Bu yeniçağın, zamanın ruhunun ve gerçekliğinin dışında kalmayı tercih edenler ya da statükodan beslenen yapılar, geçmişin düşünce kalıplarına-epik hikayelerine sıkı sıkıya tutunan toplumlar veya ülkeler yalnızca teknolojik olarak değil; sosyolojik, ekonomik ve kültürel anlamda da periferileşme riskiyle karşı karşıya kalacaktır. Bilime ve teknolojiye yatırım yapmayan toplumlar, giderek dijital sömürge haline gelirken; yalnızca tüketici pozisyonunda kalmak suretiyle bilgi ve teknolojiye dayalı üretimin ve gelişimin dışında kalacaklardır. Bu durum kaçınılmaz biçimde beraberinde yoksulluk, bağımlılık, kültürel dışlanma ve dünyada yalnızlaşmayı ve kapalı topluma geçişi beraberinde getirecektir.
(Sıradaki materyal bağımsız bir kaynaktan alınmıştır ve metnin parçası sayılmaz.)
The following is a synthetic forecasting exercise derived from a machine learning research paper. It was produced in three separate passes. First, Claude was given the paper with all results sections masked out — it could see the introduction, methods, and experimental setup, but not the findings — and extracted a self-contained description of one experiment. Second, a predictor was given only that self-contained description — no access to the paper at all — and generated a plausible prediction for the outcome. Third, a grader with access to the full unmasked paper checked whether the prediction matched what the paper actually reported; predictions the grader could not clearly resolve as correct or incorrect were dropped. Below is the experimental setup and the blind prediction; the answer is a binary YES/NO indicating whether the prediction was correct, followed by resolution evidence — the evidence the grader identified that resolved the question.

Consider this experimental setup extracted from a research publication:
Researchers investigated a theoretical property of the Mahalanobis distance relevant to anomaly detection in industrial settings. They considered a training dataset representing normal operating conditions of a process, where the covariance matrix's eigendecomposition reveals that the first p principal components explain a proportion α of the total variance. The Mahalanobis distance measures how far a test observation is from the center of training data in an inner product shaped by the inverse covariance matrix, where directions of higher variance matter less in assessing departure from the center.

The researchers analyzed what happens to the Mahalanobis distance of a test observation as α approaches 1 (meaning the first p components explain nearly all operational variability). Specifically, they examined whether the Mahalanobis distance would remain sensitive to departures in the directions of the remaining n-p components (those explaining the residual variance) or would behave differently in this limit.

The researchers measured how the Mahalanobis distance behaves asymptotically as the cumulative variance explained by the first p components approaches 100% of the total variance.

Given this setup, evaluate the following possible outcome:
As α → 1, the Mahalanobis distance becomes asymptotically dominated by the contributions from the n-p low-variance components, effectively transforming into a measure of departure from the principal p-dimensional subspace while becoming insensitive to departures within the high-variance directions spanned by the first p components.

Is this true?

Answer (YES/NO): YES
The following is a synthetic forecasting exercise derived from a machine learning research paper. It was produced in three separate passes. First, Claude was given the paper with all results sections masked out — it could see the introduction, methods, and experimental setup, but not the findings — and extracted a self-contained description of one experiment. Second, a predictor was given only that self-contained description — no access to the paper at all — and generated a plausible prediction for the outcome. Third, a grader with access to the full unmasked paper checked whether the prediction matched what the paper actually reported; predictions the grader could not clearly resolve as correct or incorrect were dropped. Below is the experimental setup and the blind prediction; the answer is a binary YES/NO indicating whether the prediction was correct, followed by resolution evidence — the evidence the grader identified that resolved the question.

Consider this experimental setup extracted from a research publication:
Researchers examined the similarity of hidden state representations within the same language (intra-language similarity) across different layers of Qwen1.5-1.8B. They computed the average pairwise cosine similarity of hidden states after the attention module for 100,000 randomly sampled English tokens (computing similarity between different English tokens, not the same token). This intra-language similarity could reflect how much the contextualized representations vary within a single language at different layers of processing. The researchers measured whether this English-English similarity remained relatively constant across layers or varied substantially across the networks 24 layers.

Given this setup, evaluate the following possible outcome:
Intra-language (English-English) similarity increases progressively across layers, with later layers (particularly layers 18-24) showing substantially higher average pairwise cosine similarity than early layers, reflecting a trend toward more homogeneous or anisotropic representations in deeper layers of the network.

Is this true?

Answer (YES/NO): NO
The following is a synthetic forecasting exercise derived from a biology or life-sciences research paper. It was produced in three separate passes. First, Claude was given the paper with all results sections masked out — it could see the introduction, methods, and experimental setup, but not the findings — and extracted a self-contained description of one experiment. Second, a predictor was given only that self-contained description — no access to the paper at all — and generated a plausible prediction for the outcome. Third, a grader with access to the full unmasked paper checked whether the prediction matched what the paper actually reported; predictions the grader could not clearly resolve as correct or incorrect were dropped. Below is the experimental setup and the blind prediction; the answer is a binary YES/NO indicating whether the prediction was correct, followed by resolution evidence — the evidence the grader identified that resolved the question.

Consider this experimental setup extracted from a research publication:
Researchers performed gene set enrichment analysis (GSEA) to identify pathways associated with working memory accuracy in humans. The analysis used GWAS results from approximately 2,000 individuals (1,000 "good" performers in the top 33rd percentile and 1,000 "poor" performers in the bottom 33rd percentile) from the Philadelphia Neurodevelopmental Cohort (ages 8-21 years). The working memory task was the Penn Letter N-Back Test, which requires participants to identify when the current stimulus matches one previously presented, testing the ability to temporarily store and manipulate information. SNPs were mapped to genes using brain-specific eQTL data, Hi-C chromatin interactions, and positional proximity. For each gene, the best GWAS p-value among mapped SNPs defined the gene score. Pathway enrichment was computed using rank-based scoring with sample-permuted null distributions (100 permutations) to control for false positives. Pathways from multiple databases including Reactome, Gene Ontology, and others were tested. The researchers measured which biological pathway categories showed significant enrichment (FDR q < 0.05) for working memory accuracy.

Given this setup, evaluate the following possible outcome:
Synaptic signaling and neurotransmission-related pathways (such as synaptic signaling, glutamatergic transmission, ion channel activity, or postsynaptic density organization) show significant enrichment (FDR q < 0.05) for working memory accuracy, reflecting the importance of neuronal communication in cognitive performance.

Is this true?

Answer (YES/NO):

Kazananlar ve kaybedenler: Bilim temelli medeniyet yarışı
Bugün kazananlar; bilimsel düşünceye yatırım yapan, teknoloji üretme eko-sistemini inşa eden, yapay zekâ alanında stratejik politikalar geliştiren, genç kuşaklara STEM (bilim, teknoloji, mühendislik, matematik) eğitimi veren, inovasyon ve girişimciliği sistematik biçimde destekleyen toplumlardır. Kaybedenler ise bilimi inkâr eden, teknolojiyi sadece ithal eden ve toplumu hâlâ 20. yüzyıl ideolojileri ve hatta zaman tünelindeki çok daha eski yaşam kodları ile şekillendirmeye çalışan yapılardır.
Bu noktada, global dünyada ideolojik anlamda bir eşik aşılmaktadır. Yeniçağda taraflar artık “sağ-sol” değil, “bilimsel düşünenler ile bilim dışına sığınanlar” olarak ayrılmaktadır.
Sonuç: Bilimizm çağına uyum sağlamak
Geleneksel ideolojilerin ötesinde, bilimsel bilgiye dayalı, teknoloji odaklı ve etik temelli bir toplumsal dönüşümün içindeyiz. Endüstri 4.0 ve 5.0 sadece üretim süreçlerini değil, aynı zamanda ideolojik-düşünsel referanslarımızı da dönüştürmektedir. Bu dönüşümde geri kalan toplumlar, yalnızca teknolojik-ekonomik değil, sosyal ve kültürel olarak da dışlanmış bir pozisyona sürükleneceklerdir.
Yeniçağın felsefesi ve fikir akımları, doğrudan doğaya, akla, rasyonel düşünceye, yaşanılan zamanın güncel sosyolojik gerçekliğine ve bilime dayanır. Bu itibarla, Bilimizm, sadece eğitime, bilimsel üretime, araştırmaya, ileri teknolojiye değil, aynı zamanda diğer bilimsel alanlara yani hukuka, sosyal adalete, adil bölüşüme, insan onuruna, ahlaki değerlere, yeşil dönüşüme, gezegenin sürdürülebilirliğine ve toplumsal refaha da yatırım yapmayı gerektirir. Bu çağda ve yenidünya düzeninde ayakta kalmak, ancak bilimle mümkün olacaktır.